After announcing it had cooked up its own fast data center switch called Wedge in 2014, Facebook last week announced its engineers have now designed an even faster, next-generation switch. The first Wedge was a 40 Gigabit Ethernet switch, but the second one pushes 100 Gigs – an extremely high bandwidth for a switch of its type.
In addition to its bandwidth, however – you can get a 100-Gig switch from the likes of Cisco or Juniper – one of Wedge’s distinctive features is that it is software-agnostic. It is the first time Facebook applied its philosophy of disaggregation, used in its custom server designs, to networking. Wedge disaggregates networking hardware from networking software, which is something incumbent data center network vendors have started doing only recently.
The point of disaggregation is being able to advance individual system components independently of the system. The first step toward disaggregating the network, separating hardware from software, was meant to “spur the development of more choices for each,” Facebook engineers wrote in a blog post last year, when the company announced the first Wedge switch and FBOSS, its Linux-based network operating system that allows its data center operators to manage network switches using tools that are similar to the tools they use to manage compute and storage.

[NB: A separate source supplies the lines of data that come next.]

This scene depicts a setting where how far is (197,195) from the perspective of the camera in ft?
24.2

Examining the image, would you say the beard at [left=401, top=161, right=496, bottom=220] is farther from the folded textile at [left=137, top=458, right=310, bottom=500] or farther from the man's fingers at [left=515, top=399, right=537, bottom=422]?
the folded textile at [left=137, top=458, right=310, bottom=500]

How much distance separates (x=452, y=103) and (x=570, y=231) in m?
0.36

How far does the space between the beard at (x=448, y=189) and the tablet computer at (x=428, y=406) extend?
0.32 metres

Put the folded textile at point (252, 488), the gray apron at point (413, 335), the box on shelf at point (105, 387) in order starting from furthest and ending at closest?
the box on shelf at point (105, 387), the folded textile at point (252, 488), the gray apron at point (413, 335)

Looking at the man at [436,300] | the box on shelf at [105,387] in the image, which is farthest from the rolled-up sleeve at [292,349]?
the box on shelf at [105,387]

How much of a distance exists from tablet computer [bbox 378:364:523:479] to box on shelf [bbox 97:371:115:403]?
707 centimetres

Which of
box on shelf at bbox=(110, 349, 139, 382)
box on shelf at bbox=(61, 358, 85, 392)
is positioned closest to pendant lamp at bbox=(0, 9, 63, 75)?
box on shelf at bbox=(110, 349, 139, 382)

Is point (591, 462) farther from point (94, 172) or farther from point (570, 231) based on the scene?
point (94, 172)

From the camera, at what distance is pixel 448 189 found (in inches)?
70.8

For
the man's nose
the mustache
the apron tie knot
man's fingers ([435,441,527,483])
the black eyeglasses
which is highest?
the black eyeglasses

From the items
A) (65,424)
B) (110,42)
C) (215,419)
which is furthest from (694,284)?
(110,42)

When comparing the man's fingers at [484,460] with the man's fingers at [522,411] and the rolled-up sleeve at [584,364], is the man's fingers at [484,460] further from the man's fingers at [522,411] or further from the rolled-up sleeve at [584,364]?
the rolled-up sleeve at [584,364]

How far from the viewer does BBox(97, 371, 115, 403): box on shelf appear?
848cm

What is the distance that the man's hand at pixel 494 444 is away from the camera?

Now, as the company designed its second Wedge, as well as the Wedge-based high-capacity aggregation switch, called Six Pack, it is seeing the benefits of that disaggregation come to life. It is designing more powerful hardware independently of software.
The same FBOSS software runs on Wedge 40, Six Pack, and Wedge 100, Jay Parikh, Facebook’s VP of engineering, said at the Structure conference in San Francisco last week. Switch software development is at Facebook is now on a separate cycle from switch hardware development, he said.
The company developed FBOSS to handle the weekly rate of feature roll-outs and bug fixes, Facebook engineers Zhipping Yao and Jasmeet Bagga, wrote in a blog post last week. One of the key capabilities that support that is being able to update thousands of switches without traffic loss that could lead to outages.
The custom-built tool that deploys weekly FBOSS software updates across the network is called fbossdeploy and modeled after the company’s software load balancer Proxygen. It deploys code to a small set of switches first, and the team monitors them for problems before deploying at full scale.
The software stack running on a Wedge switch is fairly similar to the one running on compute servers in Facebook data centers. Both have the Linux kernel, system tools and libraries, monitoring daemons, and configuration management. In addition to those components, the network stack has a routing daemon and an FBOSS agent.
There are now thousands of Wedge 40 switches running in production in Facebook data centers, and the goal is to have Wedge switches replace every top-of-rack switch in the company’s infrastructure. In an emailed statement, the company also said it has “hit the limits of what 40 Gbps switches can handle,” so the next step is to complete and start deploying the 100-Gig, 32-port Wedge.